Toujours à l'automne, 19 professeurs de science politique et de physique de l'Université de Montréal y allaient à leur tour de leur cri d'alarme dans Le Devoir: "Il devient très difficile d'assurer une formation universitaire digne de ce nom", écrivaient-ils.
C'est tellement rendu n'importe quoi, raconte notre professeur de droit cité plus haut, que dans sa faculté, du jour au lendemain, sans changer une virgule du contenu, un cours de baccalauréat est devenu un cours de maîtrise. Pourquoi? Parce qu'un étudiant à la maîtrise, ça donne plus de subventions qu'un étudiant au baccalauréat, tout simplement!"
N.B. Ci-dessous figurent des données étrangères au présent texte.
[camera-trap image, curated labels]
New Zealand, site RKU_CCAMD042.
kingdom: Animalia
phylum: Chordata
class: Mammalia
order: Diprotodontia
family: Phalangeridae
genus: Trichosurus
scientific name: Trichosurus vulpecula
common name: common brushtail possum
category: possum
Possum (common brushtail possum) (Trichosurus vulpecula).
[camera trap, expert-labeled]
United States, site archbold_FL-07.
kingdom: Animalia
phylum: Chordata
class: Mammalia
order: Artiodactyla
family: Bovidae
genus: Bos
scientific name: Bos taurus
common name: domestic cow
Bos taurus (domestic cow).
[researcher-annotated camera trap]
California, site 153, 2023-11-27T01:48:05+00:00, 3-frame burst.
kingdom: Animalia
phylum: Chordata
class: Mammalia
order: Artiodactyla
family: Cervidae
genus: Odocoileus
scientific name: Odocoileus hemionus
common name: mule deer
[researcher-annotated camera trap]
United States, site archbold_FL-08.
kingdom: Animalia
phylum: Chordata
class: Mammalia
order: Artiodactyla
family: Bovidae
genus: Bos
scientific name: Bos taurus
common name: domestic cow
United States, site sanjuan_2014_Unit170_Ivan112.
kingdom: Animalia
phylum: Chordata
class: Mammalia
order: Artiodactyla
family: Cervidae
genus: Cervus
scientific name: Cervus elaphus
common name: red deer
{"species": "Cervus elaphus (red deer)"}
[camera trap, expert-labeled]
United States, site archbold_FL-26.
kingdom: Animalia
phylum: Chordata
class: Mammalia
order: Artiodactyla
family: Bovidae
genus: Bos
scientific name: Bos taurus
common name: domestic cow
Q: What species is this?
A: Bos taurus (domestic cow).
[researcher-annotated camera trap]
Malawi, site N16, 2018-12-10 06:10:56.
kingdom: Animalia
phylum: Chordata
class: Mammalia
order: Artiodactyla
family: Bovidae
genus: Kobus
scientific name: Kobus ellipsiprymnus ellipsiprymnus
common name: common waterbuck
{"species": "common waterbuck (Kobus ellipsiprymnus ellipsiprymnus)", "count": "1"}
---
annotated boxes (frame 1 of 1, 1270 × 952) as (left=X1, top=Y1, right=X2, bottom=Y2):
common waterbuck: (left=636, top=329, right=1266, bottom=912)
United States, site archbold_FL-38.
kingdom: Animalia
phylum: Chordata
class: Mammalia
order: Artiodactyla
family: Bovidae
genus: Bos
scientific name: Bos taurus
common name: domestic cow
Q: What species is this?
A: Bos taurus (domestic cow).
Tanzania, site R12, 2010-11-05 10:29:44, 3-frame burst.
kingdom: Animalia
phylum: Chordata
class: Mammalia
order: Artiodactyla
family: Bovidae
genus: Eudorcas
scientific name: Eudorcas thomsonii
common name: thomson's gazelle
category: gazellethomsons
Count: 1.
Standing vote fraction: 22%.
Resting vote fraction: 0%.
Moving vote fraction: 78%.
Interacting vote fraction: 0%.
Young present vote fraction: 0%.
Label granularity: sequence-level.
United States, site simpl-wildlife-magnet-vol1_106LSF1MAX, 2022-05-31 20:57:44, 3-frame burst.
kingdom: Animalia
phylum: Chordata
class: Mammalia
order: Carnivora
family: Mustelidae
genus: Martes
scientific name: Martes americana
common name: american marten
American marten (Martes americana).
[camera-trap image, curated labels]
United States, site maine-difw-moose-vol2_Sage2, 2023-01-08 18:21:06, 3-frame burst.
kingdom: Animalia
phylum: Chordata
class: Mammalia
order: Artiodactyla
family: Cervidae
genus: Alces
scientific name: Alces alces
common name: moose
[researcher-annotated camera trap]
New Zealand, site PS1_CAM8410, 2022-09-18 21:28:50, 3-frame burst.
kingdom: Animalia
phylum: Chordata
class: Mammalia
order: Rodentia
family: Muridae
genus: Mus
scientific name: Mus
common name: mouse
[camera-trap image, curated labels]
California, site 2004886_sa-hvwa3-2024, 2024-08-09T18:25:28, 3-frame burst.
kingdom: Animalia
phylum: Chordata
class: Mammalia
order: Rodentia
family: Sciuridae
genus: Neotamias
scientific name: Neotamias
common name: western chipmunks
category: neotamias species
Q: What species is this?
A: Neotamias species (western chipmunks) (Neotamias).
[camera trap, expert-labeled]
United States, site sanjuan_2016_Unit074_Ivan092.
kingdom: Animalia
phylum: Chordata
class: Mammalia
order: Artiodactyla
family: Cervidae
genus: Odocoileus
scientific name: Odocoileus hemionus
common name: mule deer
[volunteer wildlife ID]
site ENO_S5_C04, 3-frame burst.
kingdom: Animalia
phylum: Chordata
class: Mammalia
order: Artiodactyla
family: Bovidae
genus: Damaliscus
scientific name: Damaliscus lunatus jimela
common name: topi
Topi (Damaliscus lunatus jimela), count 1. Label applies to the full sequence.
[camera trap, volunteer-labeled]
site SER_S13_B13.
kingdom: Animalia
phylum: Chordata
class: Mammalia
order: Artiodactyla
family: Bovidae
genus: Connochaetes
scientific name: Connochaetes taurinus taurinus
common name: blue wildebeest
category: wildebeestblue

Dominique Brousseau, qui étudie en gestion du tourisme à l'UQAM, signale, elle, que dans un cours de trois heures, le chargé de cours ne s'est jamais rendu plus loin qu'une heure et demie de cours. "Ils étirent la sauce et se cherchent désespérément du contenu. Les cours sont hyper-redondants: souvent, on oblige les étudiants à suivre des cours en séquence - le cours introductif, puis ses suites - alors que tout pourrait très bien se faire en une session."
Marc Renaud, professeur de sociologie à l'Université de Montréal, s'inscrit en faux contre le pessimisme ambiant et contre l'obsession des palmarès qui classent les universités de ce monde. "C'est sûr qu'il y a des départements qui sont moins bons, mais ce qui compte, en bout de piste, c'est le professeur et le sentiment d'avoir appris ou pas."